(Spatial questions tied to pictures)
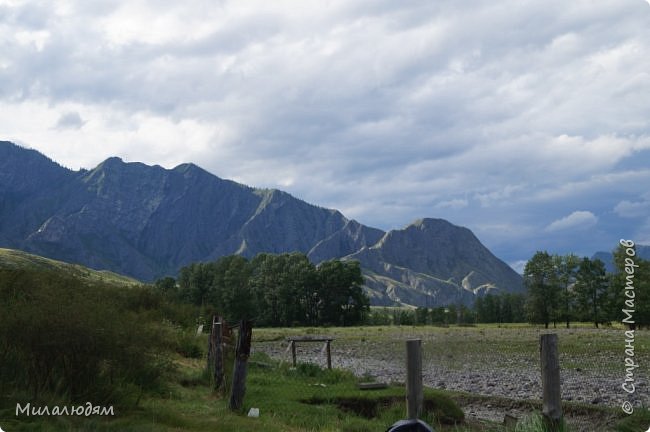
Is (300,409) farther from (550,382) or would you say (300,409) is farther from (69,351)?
(550,382)

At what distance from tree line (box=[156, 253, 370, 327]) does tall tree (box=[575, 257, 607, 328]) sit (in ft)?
140

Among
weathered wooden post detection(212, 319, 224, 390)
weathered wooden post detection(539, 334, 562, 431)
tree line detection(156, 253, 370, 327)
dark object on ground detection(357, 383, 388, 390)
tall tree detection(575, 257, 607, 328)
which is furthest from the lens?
tree line detection(156, 253, 370, 327)

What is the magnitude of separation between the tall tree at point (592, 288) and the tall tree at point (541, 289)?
3.70 m

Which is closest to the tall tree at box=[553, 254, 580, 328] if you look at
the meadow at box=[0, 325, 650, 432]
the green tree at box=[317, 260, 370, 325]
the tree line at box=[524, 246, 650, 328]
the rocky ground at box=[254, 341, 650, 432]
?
the tree line at box=[524, 246, 650, 328]

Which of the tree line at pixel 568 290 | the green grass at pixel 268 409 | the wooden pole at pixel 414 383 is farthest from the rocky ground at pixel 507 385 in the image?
the tree line at pixel 568 290

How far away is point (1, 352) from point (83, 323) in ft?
4.55

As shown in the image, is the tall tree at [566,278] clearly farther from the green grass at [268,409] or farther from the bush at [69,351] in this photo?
the bush at [69,351]

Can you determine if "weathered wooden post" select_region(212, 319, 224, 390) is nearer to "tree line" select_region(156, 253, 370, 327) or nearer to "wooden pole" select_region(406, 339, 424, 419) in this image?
"wooden pole" select_region(406, 339, 424, 419)

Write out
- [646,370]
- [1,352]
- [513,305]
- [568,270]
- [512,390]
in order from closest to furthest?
[1,352], [512,390], [646,370], [568,270], [513,305]

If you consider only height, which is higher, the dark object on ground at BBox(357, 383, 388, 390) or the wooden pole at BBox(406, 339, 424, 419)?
the wooden pole at BBox(406, 339, 424, 419)

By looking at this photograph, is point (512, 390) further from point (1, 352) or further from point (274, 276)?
point (274, 276)

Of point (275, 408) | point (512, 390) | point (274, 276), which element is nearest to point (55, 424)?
point (275, 408)

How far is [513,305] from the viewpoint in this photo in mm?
143250

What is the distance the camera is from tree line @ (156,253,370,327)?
108m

Written request: Repeat only what runs from the line holding "What is the magnitude" to the end of the data, keeping every line exactly as written, first and last included.

Output of the exercise:
What is the magnitude of separation between the tall tree at point (592, 288) and the tall tree at point (541, 289)?
3.70 m

Which is closest to the tall tree at box=[553, 254, 580, 328] if you look at
the meadow at box=[0, 325, 650, 432]
the green tree at box=[317, 260, 370, 325]
the tree line at box=[524, 246, 650, 328]
the rocky ground at box=[254, 341, 650, 432]
?
the tree line at box=[524, 246, 650, 328]

Which of the tree line at pixel 568 290 | the green grass at pixel 268 409 | the wooden pole at pixel 414 383 is farthest from the rocky ground at pixel 507 385 in the image?
the tree line at pixel 568 290

How far away is point (1, 352) from point (83, 323) in ft?
4.55

As shown in the image, is the tall tree at [566,278] clearly farther from the green grass at [268,409] or farther from the bush at [69,351] in this photo?
the bush at [69,351]

Can you determine if "weathered wooden post" select_region(212, 319, 224, 390) is nearer to "tree line" select_region(156, 253, 370, 327) or nearer to "wooden pole" select_region(406, 339, 424, 419) in this image?
"wooden pole" select_region(406, 339, 424, 419)

Write out
- [646,370]
- [1,352]
- [513,305]
- [568,270]
- [512,390]
in order from closest to furthest?
[1,352], [512,390], [646,370], [568,270], [513,305]

If you consider only height, which is higher, the dark object on ground at BBox(357, 383, 388, 390) or the wooden pole at BBox(406, 339, 424, 419)?
the wooden pole at BBox(406, 339, 424, 419)

By looking at this photograph, is point (512, 390) further from point (1, 352) or further from point (274, 276)?
point (274, 276)

Of point (275, 408) | point (512, 390) | point (274, 276), which element is nearest to point (55, 424)?
point (275, 408)

How far is [513,305] from the viewpoint in this photo in mm?
143250

What is the distance the camera is from tree line @ (156,253,370,327)?
108m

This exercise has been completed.